Dataset entries:
○ ○ ○ ○

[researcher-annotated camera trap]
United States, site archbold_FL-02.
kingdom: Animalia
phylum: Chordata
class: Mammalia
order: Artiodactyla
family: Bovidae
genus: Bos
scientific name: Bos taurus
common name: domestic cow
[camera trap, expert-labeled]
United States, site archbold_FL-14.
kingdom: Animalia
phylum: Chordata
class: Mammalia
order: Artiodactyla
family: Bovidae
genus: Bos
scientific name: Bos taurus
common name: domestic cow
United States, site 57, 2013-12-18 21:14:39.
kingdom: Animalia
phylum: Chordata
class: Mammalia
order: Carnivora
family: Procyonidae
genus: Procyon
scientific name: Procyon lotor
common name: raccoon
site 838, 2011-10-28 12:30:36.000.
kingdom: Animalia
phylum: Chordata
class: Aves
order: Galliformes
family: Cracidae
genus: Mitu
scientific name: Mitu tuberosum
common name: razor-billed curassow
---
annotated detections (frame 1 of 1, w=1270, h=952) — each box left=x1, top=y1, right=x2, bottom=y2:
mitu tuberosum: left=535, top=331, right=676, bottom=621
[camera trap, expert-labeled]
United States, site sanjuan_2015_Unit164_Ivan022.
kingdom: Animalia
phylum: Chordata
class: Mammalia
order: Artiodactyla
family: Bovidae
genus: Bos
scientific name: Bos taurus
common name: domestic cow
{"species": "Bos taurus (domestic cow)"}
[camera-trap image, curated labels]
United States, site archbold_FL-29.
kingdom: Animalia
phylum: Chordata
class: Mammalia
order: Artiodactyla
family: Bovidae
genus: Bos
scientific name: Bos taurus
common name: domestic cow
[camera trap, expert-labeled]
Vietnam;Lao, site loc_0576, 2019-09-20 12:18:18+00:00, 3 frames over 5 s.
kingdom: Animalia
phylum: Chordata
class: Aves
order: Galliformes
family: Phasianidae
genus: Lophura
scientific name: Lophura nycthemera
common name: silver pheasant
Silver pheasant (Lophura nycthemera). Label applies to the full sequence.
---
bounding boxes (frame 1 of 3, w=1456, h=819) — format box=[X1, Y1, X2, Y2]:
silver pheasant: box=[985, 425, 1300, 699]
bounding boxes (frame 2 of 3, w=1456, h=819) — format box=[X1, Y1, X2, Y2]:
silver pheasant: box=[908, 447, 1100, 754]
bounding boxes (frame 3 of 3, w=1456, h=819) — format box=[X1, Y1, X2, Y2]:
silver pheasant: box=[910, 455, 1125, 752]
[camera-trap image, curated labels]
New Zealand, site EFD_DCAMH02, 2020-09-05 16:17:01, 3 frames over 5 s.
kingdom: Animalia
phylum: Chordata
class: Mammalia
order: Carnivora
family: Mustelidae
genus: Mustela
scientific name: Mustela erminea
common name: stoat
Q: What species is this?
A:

○ ○ ○ ○

- What you will do
From the first line to the last, retype the records exactly as they stand above.

- Written answer
[researcher-annotated camera trap]
United States, site archbold_FL-02.
kingdom: Animalia
phylum: Chordata
class: Mammalia
order: Artiodactyla
family: Bovidae
genus: Bos
scientific name: Bos taurus
common name: domestic cow
[camera trap, expert-labeled]
United States, site archbold_FL-14.
kingdom: Animalia
phylum: Chordata
class: Mammalia
order: Artiodactyla
family: Bovidae
genus: Bos
scientific name: Bos taurus
common name: domestic cow
United States, site 57, 2013-12-18 21:14:39.
kingdom: Animalia
phylum: Chordata
class: Mammalia
order: Carnivora
family: Procyonidae
genus: Procyon
scientific name: Procyon lotor
common name: raccoon
site 838, 2011-10-28 12:30:36.000.
kingdom: Animalia
phylum: Chordata
class: Aves
order: Galliformes
family: Cracidae
genus: Mitu
scientific name: Mitu tuberosum
common name: razor-billed curassow
---
annotated detections (frame 1 of 1, w=1270, h=952) — each box left=x1, top=y1, right=x2, bottom=y2:
mitu tuberosum: left=535, top=331, right=676, bottom=621
[camera trap, expert-labeled]
United States, site sanjuan_2015_Unit164_Ivan022.
kingdom: Animalia
phylum: Chordata
class: Mammalia
order: Artiodactyla
family: Bovidae
genus: Bos
scientific name: Bos taurus
common name: domestic cow
{"species": "Bos taurus (domestic cow)"}
[camera-trap image, curated labels]
United States, site archbold_FL-29.
kingdom: Animalia
phylum: Chordata
class: Mammalia
order: Artiodactyla
family: Bovidae
genus: Bos
scientific name: Bos taurus
common name: domestic cow
[camera trap, expert-labeled]
Vietnam;Lao, site loc_0576, 2019-09-20 12:18:18+00:00, 3 frames over 5 s.
kingdom: Animalia
phylum: Chordata
class: Aves
order: Galliformes
family: Phasianidae
genus: Lophura
scientific name: Lophura nycthemera
common name: silver pheasant
Silver pheasant (Lophura nycthemera). Label applies to the full sequence.
---
bounding boxes (frame 1 of 3, w=1456, h=819) — format box=[X1, Y1, X2, Y2]:
silver pheasant: box=[985, 425, 1300, 699]
bounding boxes (frame 2 of 3, w=1456, h=819) — format box=[X1, Y1, X2, Y2]:
silver pheasant: box=[908, 447, 1100, 754]
bounding boxes (frame 3 of 3, w=1456, h=819) — format box=[X1, Y1, X2, Y2]:
silver pheasant: box=[910, 455, 1125, 752]
[camera-trap image, curated labels]
New Zealand, site EFD_DCAMH02, 2020-09-05 16:17:01, 3 frames over 5 s.
kingdom: Animalia
phylum: Chordata
class: Mammalia
order: Carnivora
family: Mustelidae
genus: Mustela
scientific name: Mustela erminea
common name: stoat
Q: What species is this?
A:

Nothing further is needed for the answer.